An American inventor, who patented the friction heater. Baker was born into slavery on August 3, 1859, in Savannah, Missouri. His mother, Betsy Mackay, died when he was three months old, leaving him to be brought up by the wife of his owner, Sallie Mackay, and his father, Abraham Baker. He was the youngest of five children, Susie, Peter, Annie, and Ellen, all of whom were freed after the Civil War. Baker later received an education at Franklin College. His father was employed as an express agent, and once Baker turned fifteen, he became his assistant. Baker worked with wagons and linchpins, which sparked an interest in mechanical sciences. friction heater friction heater
Baker worked over the span of decades on his product, attempting several different forms of friction, including rubbing two bricks together mechanically, as well as using various types of metals. After twenty-three years, the invention was perfected in the form of two metal cylinders, one inside of the other, with a spinning core in the center made of wood, that produced the friction. Baker started a business with several other men to manufacture the heater. The Friction Heat & Boiler Company was established in 1904, in St. Joseph, with Baker on the board of directors. The company worked up to 136,000 dollars in capital, equal to nearly 6 million dollars in 2022.
During his patent application, Baker stated that the friction heat could be produced with any mode of power like wind, water and gasoline.
His device, according to him, was set to be the cheapest source of heat production at the time which made him win accolades such as ‘King of Clean Energy and ‘St. Joseph Negro Inventor.’ friction heater
“Mr. Baker claims that the particular mode of power used in creating the friction is not essential. It may be wind, water, gasoline, or any other source of energy.
“The most difficult part of the inventor’s assertions to prove is that his system will light or heat a house at about half the cost of methods now in use,” The Draftsman 1908.
After years of trials, his device was near-perfect at the time it was invented. Baker’s device was made up of two metal cylinders, with one inserted into the other. A wooden spinning core was put in the center to produce the friction.
Any notable newsreels hailed his invention. “On March 27, 1904, the New York Times’ edition identified Baker’s invention as a “Clever Negro Invention”. Other newspapers such as Daily Gazette and News-Press also published his story in 1904 indicating that his invention would “revolutionize the then heating systems.”
Baker then created a factory called The Friction Heat and Boiler Company in 1904 in St.
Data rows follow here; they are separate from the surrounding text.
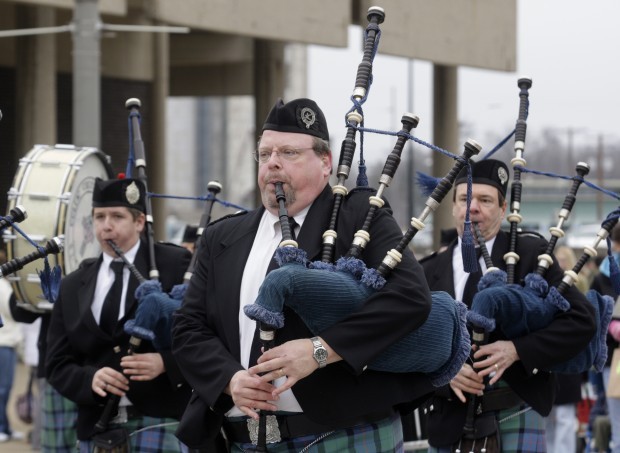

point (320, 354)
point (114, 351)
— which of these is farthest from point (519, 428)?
point (320, 354)

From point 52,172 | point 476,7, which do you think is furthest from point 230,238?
point 476,7

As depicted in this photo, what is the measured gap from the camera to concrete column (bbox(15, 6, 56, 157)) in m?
15.3

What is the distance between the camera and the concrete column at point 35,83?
15320 millimetres

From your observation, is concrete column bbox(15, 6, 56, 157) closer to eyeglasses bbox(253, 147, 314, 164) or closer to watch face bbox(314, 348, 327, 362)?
eyeglasses bbox(253, 147, 314, 164)

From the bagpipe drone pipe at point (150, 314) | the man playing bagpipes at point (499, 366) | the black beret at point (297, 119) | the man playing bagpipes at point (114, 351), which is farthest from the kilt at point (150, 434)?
the black beret at point (297, 119)

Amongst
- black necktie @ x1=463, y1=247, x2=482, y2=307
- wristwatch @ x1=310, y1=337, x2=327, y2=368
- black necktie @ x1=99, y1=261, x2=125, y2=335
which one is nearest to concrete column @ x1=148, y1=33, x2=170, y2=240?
black necktie @ x1=99, y1=261, x2=125, y2=335

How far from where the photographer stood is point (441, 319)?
3.53 metres

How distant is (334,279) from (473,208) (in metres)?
1.90

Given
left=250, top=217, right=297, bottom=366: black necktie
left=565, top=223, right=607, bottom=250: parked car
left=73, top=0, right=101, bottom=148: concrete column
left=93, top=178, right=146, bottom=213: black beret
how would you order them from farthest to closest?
left=565, top=223, right=607, bottom=250: parked car
left=73, top=0, right=101, bottom=148: concrete column
left=93, top=178, right=146, bottom=213: black beret
left=250, top=217, right=297, bottom=366: black necktie

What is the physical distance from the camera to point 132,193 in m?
5.25

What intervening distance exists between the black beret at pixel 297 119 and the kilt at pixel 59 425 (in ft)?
8.68

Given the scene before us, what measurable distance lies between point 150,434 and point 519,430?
151cm

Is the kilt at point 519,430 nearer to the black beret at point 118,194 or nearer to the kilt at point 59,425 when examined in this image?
the black beret at point 118,194

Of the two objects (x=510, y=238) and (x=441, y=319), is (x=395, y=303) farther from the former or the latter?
(x=510, y=238)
Joseph with him as the head of board of directors.
His company employed 50 skilled and unskilled labour to produce more radiators and had about $136,000 in capital stocks.
At the time, Baker’s capital stock was a lot of money which made him an affluent and honorable man in his hometown. His loyalty to his employees made his business thrive albeit racial prejudice which sometimes posed as a threat to his finances, his business flourished.
Baker was the youngest of five children and got married in 1880 at age 21 to Carrie Carriger and they had a daughter, Lulu Belle Baker. On May 5, 1926, he died in his daughter’s home in St. Joseph.
Baker died of pneumonia on May 5, 1926, in St. Joseph, Missouri.
Photograph showing inventor Charles S.L Baker and his assistant demonstrating heating/radiator system.